The punitive damages in a bad faith insurance suit are different than what would normally be offered in a personal injury case. In most personal injury cases, the only real goal is to make the injured party financially whole, meaning the injured party gets the money they need to pay for medical costs, property damage, lost wages and other financial hardships brought on by their injury.

Making the policy holder whole is also a goal in a bad faith insurance case, but it’s not the only goal. The “implied covenant of good faith and fair dealing” is a truly important, bedrock aspect of modern life. Nearly everyone has some type of insurance, and people need to be able to rely on their insurance to be there when the unexpected happens.

When insurance companies act in bad faith, they’re compromising that foundational trust. The courts have a lot of motivation to discourage that type of behavior in the future.

Consider the Example of State Farm Mutual Automobile Insurance Co. v. Campbell in 2003

There are several cases that exemplify how massive these punitive damage payments can end up being.

Curtis Campbell, a State Farm auto policy holder, was liable in an auto accident that left on person dead and another disabled for life. The plaintiffs agreed to settle for Campbell’s policy limit, which was $50,000.

In most wrongful death and permanent disability cases, the insurance company would count their blessings and settle for the policy limit, because it could have been a lot worse.

Instead, State Farm decided to fight the negligence lawsuit on Campbell’s behalf. They told Campbell his personal assets would be safe, and they would handle the defense of his case. They ended up losing in court, and instead of the initial $50,000 settlement offer, Campbell had a verdict judgment against him for $185,849.

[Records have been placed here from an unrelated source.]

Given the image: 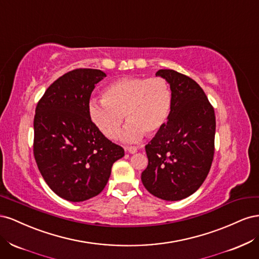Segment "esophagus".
<instances>
[{"label": "esophagus", "instance_id": "esophagus-1", "mask_svg": "<svg viewBox=\"0 0 259 259\" xmlns=\"http://www.w3.org/2000/svg\"><path fill=\"white\" fill-rule=\"evenodd\" d=\"M138 150V148L135 146H131V147H125V151H127L128 153L133 154V153H136Z\"/></svg>", "mask_w": 259, "mask_h": 259}]
</instances>
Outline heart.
<instances>
[{"label":"heart","instance_id":"b5f03b06","mask_svg":"<svg viewBox=\"0 0 259 259\" xmlns=\"http://www.w3.org/2000/svg\"><path fill=\"white\" fill-rule=\"evenodd\" d=\"M173 95L162 76H125L109 83L103 98L93 97L88 110L92 123L107 138H115L124 119L127 121L120 138L134 143L145 134L151 136L166 124Z\"/></svg>","mask_w":259,"mask_h":259}]
</instances>
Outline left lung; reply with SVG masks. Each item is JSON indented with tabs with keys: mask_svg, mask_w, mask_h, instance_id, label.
Masks as SVG:
<instances>
[{
	"mask_svg": "<svg viewBox=\"0 0 259 259\" xmlns=\"http://www.w3.org/2000/svg\"><path fill=\"white\" fill-rule=\"evenodd\" d=\"M173 101L167 123L146 145L148 166L142 182L154 197L178 201L189 197L204 182L215 151L216 119L204 91L191 77L162 69Z\"/></svg>",
	"mask_w": 259,
	"mask_h": 259,
	"instance_id": "1",
	"label": "left lung"
}]
</instances>
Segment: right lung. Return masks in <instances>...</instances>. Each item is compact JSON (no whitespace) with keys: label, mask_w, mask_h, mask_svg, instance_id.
<instances>
[{"label":"right lung","mask_w":259,"mask_h":259,"mask_svg":"<svg viewBox=\"0 0 259 259\" xmlns=\"http://www.w3.org/2000/svg\"><path fill=\"white\" fill-rule=\"evenodd\" d=\"M97 69H74L50 85L34 115L33 154L45 183L60 198L82 202L104 190L124 149L110 142L89 116Z\"/></svg>","instance_id":"add662e5"}]
</instances>
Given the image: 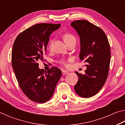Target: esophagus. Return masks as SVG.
<instances>
[{"mask_svg": "<svg viewBox=\"0 0 125 125\" xmlns=\"http://www.w3.org/2000/svg\"><path fill=\"white\" fill-rule=\"evenodd\" d=\"M62 73L63 75H65V74H68V72L67 71L64 70V69H63V70L62 71Z\"/></svg>", "mask_w": 125, "mask_h": 125, "instance_id": "1", "label": "esophagus"}]
</instances>
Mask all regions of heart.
I'll list each match as a JSON object with an SVG mask.
<instances>
[{
  "label": "heart",
  "instance_id": "heart-1",
  "mask_svg": "<svg viewBox=\"0 0 125 125\" xmlns=\"http://www.w3.org/2000/svg\"><path fill=\"white\" fill-rule=\"evenodd\" d=\"M63 40H64L65 43H67V42L71 41H72V40H75V38L72 34H71V33H65V34H64V36H63ZM52 41H51L50 42L49 45H48V48H51V46H52ZM60 63H61V64H62L63 65H67V62H65V61L64 60H61L60 61Z\"/></svg>",
  "mask_w": 125,
  "mask_h": 125
}]
</instances>
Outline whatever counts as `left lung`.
Segmentation results:
<instances>
[{
    "label": "left lung",
    "mask_w": 125,
    "mask_h": 125,
    "mask_svg": "<svg viewBox=\"0 0 125 125\" xmlns=\"http://www.w3.org/2000/svg\"><path fill=\"white\" fill-rule=\"evenodd\" d=\"M80 37V60L86 63L85 74L76 72L79 79L74 86L77 94L82 98L96 95L104 85L109 73L110 47L102 29L84 20L71 22Z\"/></svg>",
    "instance_id": "obj_1"
}]
</instances>
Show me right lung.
<instances>
[{
    "mask_svg": "<svg viewBox=\"0 0 125 125\" xmlns=\"http://www.w3.org/2000/svg\"><path fill=\"white\" fill-rule=\"evenodd\" d=\"M61 24H36L25 30L15 40L11 62L15 75L21 89L27 98L38 103L51 98L62 75V71L52 67L46 72L39 68L43 60L50 35Z\"/></svg>",
    "mask_w": 125,
    "mask_h": 125,
    "instance_id": "add662e5",
    "label": "right lung"
}]
</instances>
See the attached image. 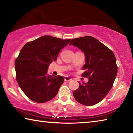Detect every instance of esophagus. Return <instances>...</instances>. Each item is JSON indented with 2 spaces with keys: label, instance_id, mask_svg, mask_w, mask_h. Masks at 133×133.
Here are the masks:
<instances>
[{
  "label": "esophagus",
  "instance_id": "34e87169",
  "mask_svg": "<svg viewBox=\"0 0 133 133\" xmlns=\"http://www.w3.org/2000/svg\"><path fill=\"white\" fill-rule=\"evenodd\" d=\"M71 80V78L70 77H68V76H66V77H65V78H64L65 82H69V81H70Z\"/></svg>",
  "mask_w": 133,
  "mask_h": 133
}]
</instances>
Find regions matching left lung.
<instances>
[{
	"instance_id": "1",
	"label": "left lung",
	"mask_w": 133,
	"mask_h": 133,
	"mask_svg": "<svg viewBox=\"0 0 133 133\" xmlns=\"http://www.w3.org/2000/svg\"><path fill=\"white\" fill-rule=\"evenodd\" d=\"M69 45L76 46L84 53L85 71L83 77H89L87 83H79L73 92L74 97L80 104L93 105L101 102L109 93L117 74L116 59L112 51L91 36L72 39Z\"/></svg>"
}]
</instances>
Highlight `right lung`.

State Farm told Campbell they’d cover the $50,000 policy limit but the other $135,849 in excess liability was his problem.

Campbell had a pretty clear bad faith case against State Farm. He sued State Farm, alleging they failed to defend him properly, committed fraud and intentionally inflicted emotional distress.

Campbell won – not $200,000 as you may expect for a compensatory verdict – but $1 million. In addition to those compensatory damages, the court also awarded Campbell $145 million in punitive damages. That’s a far cry from the $50,000 State Farm would have spent had they settled Campbell’s initial case out of court.